-- Begin Provided text --

PHILIPPE FOR HIRE

Putting the Oy in Unemployed

Throughout my last few weeks of grad school, I really couldn’t wait to be done. Getting to pursue a Masters Degree was a privilege, of course, but it was one that I was feeling very ready to put to use. I started to feel like being in school was okay, but it was really centered on acquiring knowledge for myself. With all the tumultuous events in the world, I needed to feel useful. I wanted a chance to have some sort of occupation that would help others, while bringing in an income for my small family. After all, I saw Deanna do it every day. She would talk to kids who were at vulnerable or crisis-level points in life and point them in the direction of help. She also brought in most of the household income, and I was ready to do my share of contributing, to both society and to our team.

As finals week and my last ever exam got closer and closer I kept counting down the weeks that remained. I imagined the glories of the freedom that was approaching. Finally, I’d be able to work full time. I wouldn’t have work that followed me home, I’d have an end of the work day and a more defined transition to life at home, being present with my wife and dog. I’d be able to open new doors for us financially, especially if we were both working. And I’d know that even if I can’t change a lot of the world’s issues, I could put my everything into using my job to improving my corner of the world as much as possible.

It all looked so good and so promising, that I forgot one part of the process– the one where I would be unemployed and needing to find that job.

If you’ve ever been on the job hunt, you’ll know that the saying of job hunting being a full time job in itself is sort of true. My resume would need to be tweaked for every application, and there were the portion of applications that required me to manually input every listing on my resume, to Google the phone numbers of everywhere I’ve worked for, and so on. Rude.

I tried sending out a few applications during my last quarter of grad school, but eventually I realized that it was taking up so much time that I would be better off waiting for the term to end and then taking to it full force.

-- End Provided text --

Set tasks ->
1 – Return, unchanged, the part of the rows that opens with the line containing "Given the image: Segment" and runs through the last line of the rows.
2 – Pick up the essay about job hunting after grad school right after its final sentence and keep it going.
The essay above and the rows that follow come from separate sources.

-- Begin Dataset records --

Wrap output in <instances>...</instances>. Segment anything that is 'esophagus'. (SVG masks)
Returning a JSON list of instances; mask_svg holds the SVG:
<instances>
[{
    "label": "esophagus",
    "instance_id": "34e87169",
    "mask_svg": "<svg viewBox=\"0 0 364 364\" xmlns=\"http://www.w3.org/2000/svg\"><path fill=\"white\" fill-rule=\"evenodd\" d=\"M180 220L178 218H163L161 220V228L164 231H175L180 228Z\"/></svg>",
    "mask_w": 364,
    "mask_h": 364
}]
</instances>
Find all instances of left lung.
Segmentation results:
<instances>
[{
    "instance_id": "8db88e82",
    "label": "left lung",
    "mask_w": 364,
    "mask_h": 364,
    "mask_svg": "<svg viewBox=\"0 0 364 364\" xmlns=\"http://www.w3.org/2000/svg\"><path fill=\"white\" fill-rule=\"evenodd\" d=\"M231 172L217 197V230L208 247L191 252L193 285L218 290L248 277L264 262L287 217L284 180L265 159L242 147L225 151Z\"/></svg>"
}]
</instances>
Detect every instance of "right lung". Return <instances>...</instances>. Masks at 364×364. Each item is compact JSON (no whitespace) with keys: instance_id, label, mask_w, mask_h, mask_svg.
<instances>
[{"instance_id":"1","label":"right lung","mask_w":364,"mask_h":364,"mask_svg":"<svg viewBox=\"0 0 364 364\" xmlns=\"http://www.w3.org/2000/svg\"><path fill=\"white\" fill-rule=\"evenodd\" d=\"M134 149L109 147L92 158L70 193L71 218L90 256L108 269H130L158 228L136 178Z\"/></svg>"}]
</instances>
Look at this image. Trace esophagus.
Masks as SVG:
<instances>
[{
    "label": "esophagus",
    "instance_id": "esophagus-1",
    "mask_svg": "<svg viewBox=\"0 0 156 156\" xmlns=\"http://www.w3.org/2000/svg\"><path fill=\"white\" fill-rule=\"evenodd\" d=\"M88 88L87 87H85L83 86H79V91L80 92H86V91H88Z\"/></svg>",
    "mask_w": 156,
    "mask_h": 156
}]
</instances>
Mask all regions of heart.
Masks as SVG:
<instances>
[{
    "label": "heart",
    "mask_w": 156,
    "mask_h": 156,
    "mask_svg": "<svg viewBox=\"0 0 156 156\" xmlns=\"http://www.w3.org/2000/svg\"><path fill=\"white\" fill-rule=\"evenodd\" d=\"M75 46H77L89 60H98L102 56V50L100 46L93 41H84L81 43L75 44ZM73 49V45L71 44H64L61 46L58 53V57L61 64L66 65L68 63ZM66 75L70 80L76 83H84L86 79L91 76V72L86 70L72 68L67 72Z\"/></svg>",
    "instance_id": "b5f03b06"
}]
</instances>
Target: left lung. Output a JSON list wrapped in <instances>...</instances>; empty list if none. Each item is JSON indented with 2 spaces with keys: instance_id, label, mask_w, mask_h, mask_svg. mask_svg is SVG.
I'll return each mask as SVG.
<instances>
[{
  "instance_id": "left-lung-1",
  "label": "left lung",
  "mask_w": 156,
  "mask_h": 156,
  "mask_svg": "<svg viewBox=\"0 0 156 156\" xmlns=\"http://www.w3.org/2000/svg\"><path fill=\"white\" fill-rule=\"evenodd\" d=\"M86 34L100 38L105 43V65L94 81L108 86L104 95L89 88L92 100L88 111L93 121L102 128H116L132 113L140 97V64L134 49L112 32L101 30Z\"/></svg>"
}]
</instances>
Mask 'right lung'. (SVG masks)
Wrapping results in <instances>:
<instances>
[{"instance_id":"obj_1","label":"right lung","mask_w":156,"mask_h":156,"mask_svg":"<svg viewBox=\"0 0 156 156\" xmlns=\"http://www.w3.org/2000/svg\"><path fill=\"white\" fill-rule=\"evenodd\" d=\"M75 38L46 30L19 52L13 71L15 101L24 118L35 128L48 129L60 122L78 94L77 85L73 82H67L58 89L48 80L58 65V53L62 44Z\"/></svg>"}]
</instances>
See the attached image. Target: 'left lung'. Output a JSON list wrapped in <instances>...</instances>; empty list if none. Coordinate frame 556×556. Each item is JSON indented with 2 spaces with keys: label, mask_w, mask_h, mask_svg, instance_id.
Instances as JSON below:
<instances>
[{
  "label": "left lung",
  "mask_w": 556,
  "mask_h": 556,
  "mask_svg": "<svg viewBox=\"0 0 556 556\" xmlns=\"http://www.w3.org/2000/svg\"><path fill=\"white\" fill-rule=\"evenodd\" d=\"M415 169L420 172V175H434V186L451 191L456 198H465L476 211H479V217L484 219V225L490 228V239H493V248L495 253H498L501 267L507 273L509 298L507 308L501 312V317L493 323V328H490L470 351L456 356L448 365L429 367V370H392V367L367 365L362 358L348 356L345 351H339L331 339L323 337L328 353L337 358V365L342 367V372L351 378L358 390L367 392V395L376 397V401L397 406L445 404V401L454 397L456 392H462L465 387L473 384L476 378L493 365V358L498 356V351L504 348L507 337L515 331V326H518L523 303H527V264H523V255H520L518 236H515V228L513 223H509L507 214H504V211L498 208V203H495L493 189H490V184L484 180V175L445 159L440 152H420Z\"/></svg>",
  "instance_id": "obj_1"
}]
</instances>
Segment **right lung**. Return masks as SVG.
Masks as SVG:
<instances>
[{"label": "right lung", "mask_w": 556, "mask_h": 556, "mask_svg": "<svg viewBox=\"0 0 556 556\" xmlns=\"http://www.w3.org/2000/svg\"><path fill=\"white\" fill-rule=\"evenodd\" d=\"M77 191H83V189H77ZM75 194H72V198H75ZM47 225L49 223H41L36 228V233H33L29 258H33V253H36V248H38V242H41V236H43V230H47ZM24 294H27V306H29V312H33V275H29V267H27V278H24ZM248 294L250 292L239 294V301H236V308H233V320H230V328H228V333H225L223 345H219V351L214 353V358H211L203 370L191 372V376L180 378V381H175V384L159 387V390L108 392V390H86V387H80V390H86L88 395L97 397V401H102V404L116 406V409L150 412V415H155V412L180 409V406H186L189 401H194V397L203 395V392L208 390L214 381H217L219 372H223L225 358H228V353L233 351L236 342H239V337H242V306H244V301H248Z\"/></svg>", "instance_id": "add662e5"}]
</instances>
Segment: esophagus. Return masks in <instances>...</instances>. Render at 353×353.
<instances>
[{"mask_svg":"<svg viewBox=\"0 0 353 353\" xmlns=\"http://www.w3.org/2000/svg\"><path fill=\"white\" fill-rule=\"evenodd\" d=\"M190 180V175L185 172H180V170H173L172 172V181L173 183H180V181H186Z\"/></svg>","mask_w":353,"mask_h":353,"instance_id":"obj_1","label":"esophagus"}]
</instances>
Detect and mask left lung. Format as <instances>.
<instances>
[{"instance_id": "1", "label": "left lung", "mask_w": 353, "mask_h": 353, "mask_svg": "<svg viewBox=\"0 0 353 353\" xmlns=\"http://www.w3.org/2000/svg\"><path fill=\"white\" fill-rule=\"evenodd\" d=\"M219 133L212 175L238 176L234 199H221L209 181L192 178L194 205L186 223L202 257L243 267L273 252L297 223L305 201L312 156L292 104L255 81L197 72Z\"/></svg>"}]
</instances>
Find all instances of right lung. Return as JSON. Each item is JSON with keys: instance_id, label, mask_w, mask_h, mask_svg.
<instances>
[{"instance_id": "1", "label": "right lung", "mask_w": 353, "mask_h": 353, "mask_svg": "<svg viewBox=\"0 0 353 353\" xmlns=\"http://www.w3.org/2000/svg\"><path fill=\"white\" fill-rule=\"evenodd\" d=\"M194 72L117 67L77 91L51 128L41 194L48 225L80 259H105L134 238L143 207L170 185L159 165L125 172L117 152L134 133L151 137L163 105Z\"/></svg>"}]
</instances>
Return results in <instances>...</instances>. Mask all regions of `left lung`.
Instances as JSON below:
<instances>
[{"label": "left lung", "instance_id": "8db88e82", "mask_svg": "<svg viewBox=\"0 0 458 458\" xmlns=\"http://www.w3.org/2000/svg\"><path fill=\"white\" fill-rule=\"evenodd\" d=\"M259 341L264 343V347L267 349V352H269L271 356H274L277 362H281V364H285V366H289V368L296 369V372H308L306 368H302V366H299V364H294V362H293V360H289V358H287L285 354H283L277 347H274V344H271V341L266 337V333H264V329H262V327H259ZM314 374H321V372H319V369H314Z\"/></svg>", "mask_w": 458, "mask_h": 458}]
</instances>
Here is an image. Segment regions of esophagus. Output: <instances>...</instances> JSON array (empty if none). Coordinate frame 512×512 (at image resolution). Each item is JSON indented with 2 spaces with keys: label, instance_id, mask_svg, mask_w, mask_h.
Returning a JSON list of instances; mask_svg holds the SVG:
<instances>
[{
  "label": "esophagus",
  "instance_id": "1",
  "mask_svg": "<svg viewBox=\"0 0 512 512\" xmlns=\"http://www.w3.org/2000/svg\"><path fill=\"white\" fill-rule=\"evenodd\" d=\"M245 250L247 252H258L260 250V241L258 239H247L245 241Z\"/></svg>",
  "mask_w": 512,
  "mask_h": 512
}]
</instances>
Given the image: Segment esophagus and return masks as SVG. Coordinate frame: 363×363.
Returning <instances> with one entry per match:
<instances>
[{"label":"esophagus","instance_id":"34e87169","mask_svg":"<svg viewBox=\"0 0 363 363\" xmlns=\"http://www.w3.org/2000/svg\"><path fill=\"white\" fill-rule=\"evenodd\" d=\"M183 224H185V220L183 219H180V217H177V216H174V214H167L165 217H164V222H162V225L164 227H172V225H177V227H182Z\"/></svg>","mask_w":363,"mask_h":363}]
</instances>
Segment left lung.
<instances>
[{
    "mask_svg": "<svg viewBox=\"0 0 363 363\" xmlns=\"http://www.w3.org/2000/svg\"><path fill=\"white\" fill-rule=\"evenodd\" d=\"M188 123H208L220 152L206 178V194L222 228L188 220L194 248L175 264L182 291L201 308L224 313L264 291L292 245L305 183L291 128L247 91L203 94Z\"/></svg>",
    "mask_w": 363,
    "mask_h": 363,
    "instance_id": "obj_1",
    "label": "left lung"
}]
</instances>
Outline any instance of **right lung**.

-- End Dataset records --

The answers ->
1 –
Given the image: Segment esophagus and return masks as SVG. Coordinate frame: 363×363.
Returning <instances> with one entry per match:
<instances>
[{"label":"esophagus","instance_id":"34e87169","mask_svg":"<svg viewBox=\"0 0 363 363\" xmlns=\"http://www.w3.org/2000/svg\"><path fill=\"white\" fill-rule=\"evenodd\" d=\"M183 224H185V220L183 219H180V217H177V216H174V214H167L165 217H164V222H162V225L164 227H172V225H177V227H182Z\"/></svg>","mask_w":363,"mask_h":363}]
</instances>
Segment left lung.
<instances>
[{
    "mask_svg": "<svg viewBox=\"0 0 363 363\" xmlns=\"http://www.w3.org/2000/svg\"><path fill=\"white\" fill-rule=\"evenodd\" d=\"M188 123H208L220 152L206 178V194L222 228L188 220L194 248L175 264L182 291L201 308L224 313L264 291L292 245L305 183L291 128L247 91L203 94Z\"/></svg>",
    "mask_w": 363,
    "mask_h": 363,
    "instance_id": "obj_1",
    "label": "left lung"
}]
</instances>
Outline any instance of **right lung**.

2 –
And at the start of the year that’s exactly what happened.

I’ve always been uncharacteristically pessimistic when it comes to looking for a job. In the past, I’d gotten used to such slow response times and such low response rates, that I figured landing some job offers would require sending out wild amounts of applications. Especially since I was familiar with the job markets in the places where we were interested in living. Portland and Southern California are such high-demand places to live that the competition for job openings in those cities was pretty fierce.

In fact, I decided to make a game of it. I decided to steal the idea of trying to get turned down from a hundred different places. If I was getting that many rejections, I’ll know I was trying hard enough.

Of course that was the secondary goal. The first was to just find somewhere to work.

For the first few weeks of the year, I tried sending out four applications a day, then I ramped it up to five applications, for all kinds of gigs. I had a background in nonprofit management, international development, and marketing, and I could see myself going down any one of those paths.

• Being the Diversity Coordinator for the government branch of Portland that ran the Zoo, the Convention Center, and other things. I kept thinking of the Diversity Training episode of The Office, but the pay looked really good.

• Being the Community Relations guy for the Portland Timbers. Are you serious? Like hanging out with Diego Valeri and taking him to charity events? I’ll bet the competition for this one is going to be fierce.

• Doing PR work for a La Jolla-based travel agency that catered to the extremely wealthy with an interest in going to Europe.

• Being the Study Abroad Coordinator for San Diego State. Hey… I studied abroad twice! I’d do good at this!

All this plus countless gigs being a cog in the machine of several PR firms. I kept sending application after application and entered a few weeks of silence.

Here are a few of the things those weeks really hammered home:

Aim to be the best at what you are… even if it’s being an unemployed person

It didn’t take long for me to get super restless and impatient with the process. Sitting at home all day is really not a good fit for me, and I got increasingly antsy as time went on. Deanna hit a busy stretch at work and we were at completely opposite ends. I am an extremely high energy person with no outlet. Deanna has an emotionally taxing job, and was working even harder in recent days. She would come home to both me and the dog having too much energy to unload and wanting to play.

I would often joke about how I was doing nothing with my life, while really feeling it to be true. Then I wondered if I needed to feel that way. At some point, an idea popped into my head of the world’s best unemployed person. I sized up my competition. Barack Obama and Joe Biden just left office. Ryan Howard and Chase Utley were free agents. It could be a pretty sweet contest.

Being the world’s best unemployed person… what would that even look like? Maybe somebody who made good use of the excess of time they had on their hands? Maybe. Maybe I could make a run at it!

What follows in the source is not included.